Artificial Intelligence and India’s Engineering future: Jobs are changing, not disappearing
AI can build, predict, and perfect. It can outpace teams and clear the clutter. But it cannot shoulder what defines an engineer — the moment of choice, the weight of a yes or a no.
Today’s engineers are empowered to move beyond execution into strategic thinking—shaping systems that learn, adapt, and evolve. This transformation instills a deeper sense of purpose and responsibility.
Satish H C, Executive Vice President & Chief Delivery Officer, Infosys
For me, the most exciting shift is watching AI move from being an assistant to becoming an autonomous builder.
PVN Pavan Kumar, Vice President, APJ at Office of the CTO, SAP
While AI expedites iterations and ideations, the design sign-off is still done by the product owner and design leads.
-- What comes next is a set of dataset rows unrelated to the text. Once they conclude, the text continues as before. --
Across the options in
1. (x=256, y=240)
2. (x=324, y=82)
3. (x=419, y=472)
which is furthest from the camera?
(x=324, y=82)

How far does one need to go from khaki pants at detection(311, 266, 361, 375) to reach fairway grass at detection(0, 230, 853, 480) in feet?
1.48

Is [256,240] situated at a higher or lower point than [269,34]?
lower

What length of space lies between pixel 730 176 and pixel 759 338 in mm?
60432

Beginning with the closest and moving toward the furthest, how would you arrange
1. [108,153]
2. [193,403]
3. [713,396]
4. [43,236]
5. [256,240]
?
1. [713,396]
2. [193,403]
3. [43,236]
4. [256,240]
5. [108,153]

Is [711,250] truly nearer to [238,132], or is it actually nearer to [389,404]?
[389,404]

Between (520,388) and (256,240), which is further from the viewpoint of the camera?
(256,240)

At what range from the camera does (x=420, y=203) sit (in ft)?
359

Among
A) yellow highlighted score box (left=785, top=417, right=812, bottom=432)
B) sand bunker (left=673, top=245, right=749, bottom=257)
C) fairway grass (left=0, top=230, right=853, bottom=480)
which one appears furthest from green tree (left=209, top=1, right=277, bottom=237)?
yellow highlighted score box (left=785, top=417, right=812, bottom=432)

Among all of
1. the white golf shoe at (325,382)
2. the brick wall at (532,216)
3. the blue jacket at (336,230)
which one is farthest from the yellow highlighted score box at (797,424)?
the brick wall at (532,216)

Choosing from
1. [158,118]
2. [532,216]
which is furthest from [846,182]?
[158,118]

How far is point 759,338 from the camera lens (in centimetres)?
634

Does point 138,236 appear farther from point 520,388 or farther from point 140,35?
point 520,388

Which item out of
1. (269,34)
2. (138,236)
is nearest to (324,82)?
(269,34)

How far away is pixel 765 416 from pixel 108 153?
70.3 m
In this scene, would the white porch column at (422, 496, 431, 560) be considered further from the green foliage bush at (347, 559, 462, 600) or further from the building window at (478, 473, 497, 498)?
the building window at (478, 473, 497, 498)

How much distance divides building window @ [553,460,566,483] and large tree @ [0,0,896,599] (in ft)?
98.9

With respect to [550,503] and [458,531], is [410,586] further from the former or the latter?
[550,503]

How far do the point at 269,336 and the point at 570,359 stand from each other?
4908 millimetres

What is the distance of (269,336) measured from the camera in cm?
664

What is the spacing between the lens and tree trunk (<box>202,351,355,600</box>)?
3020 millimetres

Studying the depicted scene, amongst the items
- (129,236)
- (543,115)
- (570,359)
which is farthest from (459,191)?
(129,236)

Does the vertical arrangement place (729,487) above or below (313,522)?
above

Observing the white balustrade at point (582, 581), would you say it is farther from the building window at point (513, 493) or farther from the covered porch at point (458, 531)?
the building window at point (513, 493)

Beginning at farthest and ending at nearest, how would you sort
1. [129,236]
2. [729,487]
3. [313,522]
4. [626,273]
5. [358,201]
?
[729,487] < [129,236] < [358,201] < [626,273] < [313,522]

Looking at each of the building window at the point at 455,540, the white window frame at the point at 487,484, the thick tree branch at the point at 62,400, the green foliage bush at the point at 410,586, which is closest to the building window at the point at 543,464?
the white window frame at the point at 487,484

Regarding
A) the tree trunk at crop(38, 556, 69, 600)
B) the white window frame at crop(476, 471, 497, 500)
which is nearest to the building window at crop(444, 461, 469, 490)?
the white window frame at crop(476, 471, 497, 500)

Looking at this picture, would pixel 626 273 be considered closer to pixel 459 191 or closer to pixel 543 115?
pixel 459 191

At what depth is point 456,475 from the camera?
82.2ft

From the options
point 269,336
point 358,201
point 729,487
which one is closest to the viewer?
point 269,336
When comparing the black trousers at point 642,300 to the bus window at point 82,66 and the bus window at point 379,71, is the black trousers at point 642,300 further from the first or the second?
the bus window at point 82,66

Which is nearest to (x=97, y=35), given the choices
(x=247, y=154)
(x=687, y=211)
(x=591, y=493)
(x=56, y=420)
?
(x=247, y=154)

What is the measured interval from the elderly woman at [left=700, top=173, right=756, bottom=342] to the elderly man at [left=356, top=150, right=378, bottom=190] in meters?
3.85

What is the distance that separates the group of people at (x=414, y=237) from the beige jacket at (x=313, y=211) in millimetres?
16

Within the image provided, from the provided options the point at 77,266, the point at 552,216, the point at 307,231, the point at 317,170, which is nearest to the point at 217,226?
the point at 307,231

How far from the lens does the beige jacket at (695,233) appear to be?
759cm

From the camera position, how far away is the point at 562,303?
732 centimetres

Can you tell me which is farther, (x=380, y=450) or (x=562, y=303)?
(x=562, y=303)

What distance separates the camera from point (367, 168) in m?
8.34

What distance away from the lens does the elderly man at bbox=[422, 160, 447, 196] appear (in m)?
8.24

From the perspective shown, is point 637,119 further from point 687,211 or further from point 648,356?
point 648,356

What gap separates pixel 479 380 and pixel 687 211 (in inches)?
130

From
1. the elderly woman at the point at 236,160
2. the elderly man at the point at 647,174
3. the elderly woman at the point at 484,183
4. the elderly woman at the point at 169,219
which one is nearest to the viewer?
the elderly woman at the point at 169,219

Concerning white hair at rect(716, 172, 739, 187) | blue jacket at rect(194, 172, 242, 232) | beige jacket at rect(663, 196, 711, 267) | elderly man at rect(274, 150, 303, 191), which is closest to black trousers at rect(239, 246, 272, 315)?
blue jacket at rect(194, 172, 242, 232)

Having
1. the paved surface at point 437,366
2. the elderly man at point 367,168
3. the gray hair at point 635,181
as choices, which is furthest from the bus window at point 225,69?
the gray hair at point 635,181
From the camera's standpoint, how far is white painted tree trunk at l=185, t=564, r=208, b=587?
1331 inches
Amith Singhee, Director, IBM Research India; CTO, IBM India & South Asia
The role of engineers is changing, from being doers of engineering work to trainers and interrogators of intelligent machines, reviewers of work done by machines, and owners of critical thinking and creativity.
Harrick Vin, Chief Technology Officer, TCS
Now, engineers must wear a business hat, interacting with clients, understanding and solving business challenges, and building minimal viable products with agility.
Mukesh Chaudhary, Lead - Data & AI, Advanced Technology Centers Global Network, Accenture
AI is augmenting engineers, shifting their focus from repetitive tasks to creativity, strategy, and building for long-term impact.
Parul Jain, VP - Software Engineering, Salesforce
Over the next two decades, engineering will be shaped by AI, sustainable design, and closer collaboration between humans and machines.
Sudha KV, Vice President, Dell Technologies
Good engineers work diligently to address challenges as they arise. Great engineers, however, invest time in solutions that eliminate entire categories of future problems.
Kusum Saini, Director – Principal Architect, Simplilearn
From a classic ‘Let’s start building something’ approach, engineers will now need to focus more on clearer problem definition. Understanding a domain and adopting systems thinking will become more important than just translating a requirement into code.
Jacob Peter, Executive Board of Management Mobility R&D, Bosch Global Software Technologies, and Bosch Digital
Companies are no longer limiting AI knowledge to technical teams and are training across the board, from HR to admin to engineering, to leverage AI responsibly.